▸ **JOUW OPDRACHT**
Herhaal letterlijk het deel van de tussenuitspraak van de Centrale Raad van Beroep tussen "PROCESVERLOOP" en "mr. I. Smit.", beide inbegrepen.

-------- GEGEVEN TEKST

Datum uitspraak: 5 oktober 2022
Centrale Raad van Beroep
Enkelvoudige kamer
Tussenuitspraak op het hoger beroep tegen de uitspraak van de rechtbank Overijssel van
1 april 2021, 20/383 (aangevallen uitspraak)
Partijen:
[appellante] te [woonplaats] (appellante)
de Raad van bestuur van het Uitvoeringsinstituut werknemersverzekeringen (Uwv)
PROCESVERLOOP
Namens appellante heeft mr. E. Schriemer, advocaat, hoger beroep ingesteld.
Het Uwv heeft een verweerschrift ingediend.
Het onderzoek ter zitting heeft plaatsgevonden op 24 augustus 2022. Appellante is verschenen, bijgestaan door mr. Schriemer. Het Uwv heeft zich via een online beeldverbinding laten vertegenwoordigen door mr. I. Smit.

OVERWEGINGEN

1.1.

----------------
-------- AANGELEVERDE GEGEVENS

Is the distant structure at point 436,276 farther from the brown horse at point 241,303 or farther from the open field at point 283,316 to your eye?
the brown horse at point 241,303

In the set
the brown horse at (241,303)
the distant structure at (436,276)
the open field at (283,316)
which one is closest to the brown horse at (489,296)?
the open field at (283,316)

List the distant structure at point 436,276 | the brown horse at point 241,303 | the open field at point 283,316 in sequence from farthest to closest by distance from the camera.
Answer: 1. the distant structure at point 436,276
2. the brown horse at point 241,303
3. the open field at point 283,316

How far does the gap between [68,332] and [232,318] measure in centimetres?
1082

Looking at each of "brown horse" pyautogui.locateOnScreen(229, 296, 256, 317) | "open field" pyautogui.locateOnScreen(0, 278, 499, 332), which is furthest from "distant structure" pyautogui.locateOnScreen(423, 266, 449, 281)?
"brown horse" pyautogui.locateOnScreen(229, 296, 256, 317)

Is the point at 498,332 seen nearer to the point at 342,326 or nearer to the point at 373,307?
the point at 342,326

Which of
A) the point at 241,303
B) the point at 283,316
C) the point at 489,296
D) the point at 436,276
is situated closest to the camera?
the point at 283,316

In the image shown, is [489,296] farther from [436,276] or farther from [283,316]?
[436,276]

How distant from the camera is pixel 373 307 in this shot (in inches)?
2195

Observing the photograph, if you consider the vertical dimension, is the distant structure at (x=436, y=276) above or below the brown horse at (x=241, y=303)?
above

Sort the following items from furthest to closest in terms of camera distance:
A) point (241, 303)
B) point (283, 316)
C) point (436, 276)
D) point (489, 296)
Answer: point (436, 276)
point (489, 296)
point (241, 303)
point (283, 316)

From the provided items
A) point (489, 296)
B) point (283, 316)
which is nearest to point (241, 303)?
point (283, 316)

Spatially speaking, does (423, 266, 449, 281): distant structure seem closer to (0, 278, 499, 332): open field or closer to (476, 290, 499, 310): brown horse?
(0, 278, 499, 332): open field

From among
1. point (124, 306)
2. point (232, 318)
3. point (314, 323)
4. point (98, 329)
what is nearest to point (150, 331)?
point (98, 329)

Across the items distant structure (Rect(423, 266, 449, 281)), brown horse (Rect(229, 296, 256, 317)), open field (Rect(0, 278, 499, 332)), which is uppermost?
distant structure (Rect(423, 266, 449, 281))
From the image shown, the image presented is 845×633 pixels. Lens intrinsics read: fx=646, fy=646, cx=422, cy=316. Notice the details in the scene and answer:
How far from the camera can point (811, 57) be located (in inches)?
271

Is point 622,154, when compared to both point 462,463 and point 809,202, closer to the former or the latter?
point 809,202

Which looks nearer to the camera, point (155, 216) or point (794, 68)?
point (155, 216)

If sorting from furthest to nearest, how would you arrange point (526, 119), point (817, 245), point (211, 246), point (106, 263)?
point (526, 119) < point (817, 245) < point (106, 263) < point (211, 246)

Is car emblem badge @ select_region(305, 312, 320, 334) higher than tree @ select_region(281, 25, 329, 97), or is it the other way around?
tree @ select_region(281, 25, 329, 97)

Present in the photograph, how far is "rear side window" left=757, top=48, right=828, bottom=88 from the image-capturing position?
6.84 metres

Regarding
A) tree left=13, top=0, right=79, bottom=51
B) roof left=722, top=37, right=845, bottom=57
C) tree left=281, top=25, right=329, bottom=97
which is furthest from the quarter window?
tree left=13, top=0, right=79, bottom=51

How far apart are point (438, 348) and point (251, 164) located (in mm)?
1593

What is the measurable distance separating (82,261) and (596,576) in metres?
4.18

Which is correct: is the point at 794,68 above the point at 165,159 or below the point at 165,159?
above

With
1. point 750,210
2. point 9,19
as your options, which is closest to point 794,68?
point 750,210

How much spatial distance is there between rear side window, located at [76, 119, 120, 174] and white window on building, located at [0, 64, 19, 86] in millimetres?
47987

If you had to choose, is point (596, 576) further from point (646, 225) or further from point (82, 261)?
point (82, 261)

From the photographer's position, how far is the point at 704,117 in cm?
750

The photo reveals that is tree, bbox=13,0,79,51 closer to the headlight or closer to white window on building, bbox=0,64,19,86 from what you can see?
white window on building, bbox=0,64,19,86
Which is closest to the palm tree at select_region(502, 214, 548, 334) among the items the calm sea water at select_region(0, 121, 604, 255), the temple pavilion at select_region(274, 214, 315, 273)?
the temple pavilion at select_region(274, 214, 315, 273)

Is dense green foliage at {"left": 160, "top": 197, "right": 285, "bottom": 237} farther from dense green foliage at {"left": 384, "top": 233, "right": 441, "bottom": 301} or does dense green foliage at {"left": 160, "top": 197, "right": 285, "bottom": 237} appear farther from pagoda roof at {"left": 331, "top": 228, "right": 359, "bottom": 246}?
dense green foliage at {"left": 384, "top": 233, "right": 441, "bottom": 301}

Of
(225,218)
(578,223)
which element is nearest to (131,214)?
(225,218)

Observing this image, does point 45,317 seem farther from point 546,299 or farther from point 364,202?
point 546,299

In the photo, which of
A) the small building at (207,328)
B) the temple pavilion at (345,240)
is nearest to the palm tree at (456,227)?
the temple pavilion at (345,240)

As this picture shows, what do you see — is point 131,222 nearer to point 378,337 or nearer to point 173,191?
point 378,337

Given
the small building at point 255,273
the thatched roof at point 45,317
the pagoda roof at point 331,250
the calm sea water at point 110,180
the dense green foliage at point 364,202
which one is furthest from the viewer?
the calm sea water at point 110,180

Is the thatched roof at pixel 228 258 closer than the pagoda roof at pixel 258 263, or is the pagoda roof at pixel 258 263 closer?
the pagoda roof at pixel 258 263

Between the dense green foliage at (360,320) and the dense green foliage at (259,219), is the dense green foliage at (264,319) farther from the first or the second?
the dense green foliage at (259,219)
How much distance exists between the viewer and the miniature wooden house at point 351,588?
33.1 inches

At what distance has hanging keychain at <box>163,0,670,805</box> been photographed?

----------------

▸ **HET ANTWOORD**
PROCESVERLOOP
Namens appellante heeft mr. E. Schriemer, advocaat, hoger beroep ingesteld.
Het Uwv heeft een verweerschrift ingediend.
Het onderzoek ter zitting heeft plaatsgevonden op 24 augustus 2022. Appellante is verschenen, bijgestaan door mr. Schriemer. Het Uwv heeft zich via een online beeldverbinding laten vertegenwoordigen door mr. I. Smit.